Incredibly, high ups like the Minister of the Dept. of Agriculture and Rural Affairs and the First Minister of Northern Ireland have been brought into the mix. Even a last ditch effort has been made with the Queen, seeking a “royal prerogative of mercy” for Lennox. If they are not able to save Lennox, then his family is demanding to at least have the right to say goodbye. As they eloquently stated, “We cannot bear the thought that Lennox will die without being reminded of the hearts and hands that love him.”
Now if that last line didn’t bring a tear to your eye, you aren’t human!
But why write a blog about Lennox? Well, this blog isn’t really about Lennox. This is about the billions of other animals who are just like Lennox but who don’t garner as much attention.

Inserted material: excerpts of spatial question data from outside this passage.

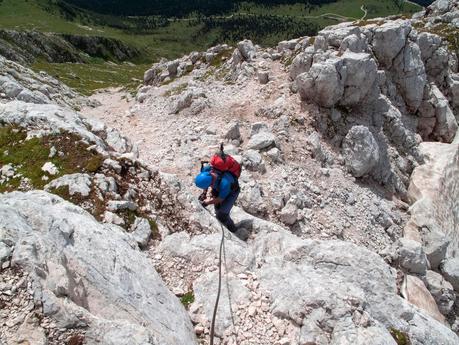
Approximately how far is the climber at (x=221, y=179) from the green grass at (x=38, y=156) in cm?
463

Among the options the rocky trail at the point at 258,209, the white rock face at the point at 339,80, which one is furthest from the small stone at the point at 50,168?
the white rock face at the point at 339,80

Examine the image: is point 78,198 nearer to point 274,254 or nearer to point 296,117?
point 274,254

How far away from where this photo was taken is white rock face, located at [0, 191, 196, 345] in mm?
8352

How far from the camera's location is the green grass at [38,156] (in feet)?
50.1

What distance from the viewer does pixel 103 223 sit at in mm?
13023

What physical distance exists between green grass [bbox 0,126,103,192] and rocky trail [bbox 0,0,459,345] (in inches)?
3.1

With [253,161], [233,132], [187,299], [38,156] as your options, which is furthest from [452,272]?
[38,156]

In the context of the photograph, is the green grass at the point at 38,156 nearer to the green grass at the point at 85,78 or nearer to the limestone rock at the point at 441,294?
the limestone rock at the point at 441,294

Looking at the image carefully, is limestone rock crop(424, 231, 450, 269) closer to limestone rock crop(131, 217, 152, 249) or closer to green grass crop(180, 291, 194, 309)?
green grass crop(180, 291, 194, 309)

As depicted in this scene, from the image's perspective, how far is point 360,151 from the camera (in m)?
28.1

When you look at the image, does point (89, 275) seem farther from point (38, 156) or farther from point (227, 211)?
point (38, 156)

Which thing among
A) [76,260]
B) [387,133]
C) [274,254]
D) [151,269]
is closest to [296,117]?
[387,133]

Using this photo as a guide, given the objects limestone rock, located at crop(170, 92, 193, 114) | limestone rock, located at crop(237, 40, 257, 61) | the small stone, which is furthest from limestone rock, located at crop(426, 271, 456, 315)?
limestone rock, located at crop(237, 40, 257, 61)

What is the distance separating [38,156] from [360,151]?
2156cm
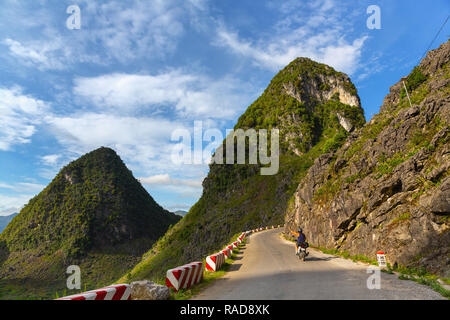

Where is the pardon request for the beagle suffering in an animal lab testing facility?
Where is the outcry for the calf taken away from his mother after only a few hours and sold off to the veal industry?
Where is the petition seeking to free the bull about to be killed in the bullfighting ring?
Now, granted, many animal advocates do all of the above on behalf of animals. However, the plight of the average animal does not get the attention of the average person. The average person does not advocate for ALL animals.
I’m happy for Lennox and his family that their story is being told; however, I am always astounded at the disconnect people have to other animals who suffer as much if not more than Lennox. I spent some time reading the comments by people who were outraged by Lennox’s story and cared enough to comment on a newspaper article or comment on a Facebook posting. Why Lennox though? Why this dog? Why not express the same compassion and concern for other animals?
I think about the time that millions throughout the world have taken to speak up for Lennox; however, the overwhelming majority of these people ate animals today and wore animals today. After signing a petition on behalf of Lennox, they may have had bacon for breakfast, put on their favorite leather shoes or bought tickets to the circus. Totally unphased by the hypocrisy they have just participated in.
I ask, again, “Why Lennox?”
If Lennox doesn’t make it beyond July 12th, then I hope that his passing is not in vain. I hope that maybe, just maybe, his plight and the overwhelming concern the world has given him will have opened the eyes of some who might also ask, “Why Lennox?” Then perhaps they’ll go one question further and ask, “Why not every other animal?”.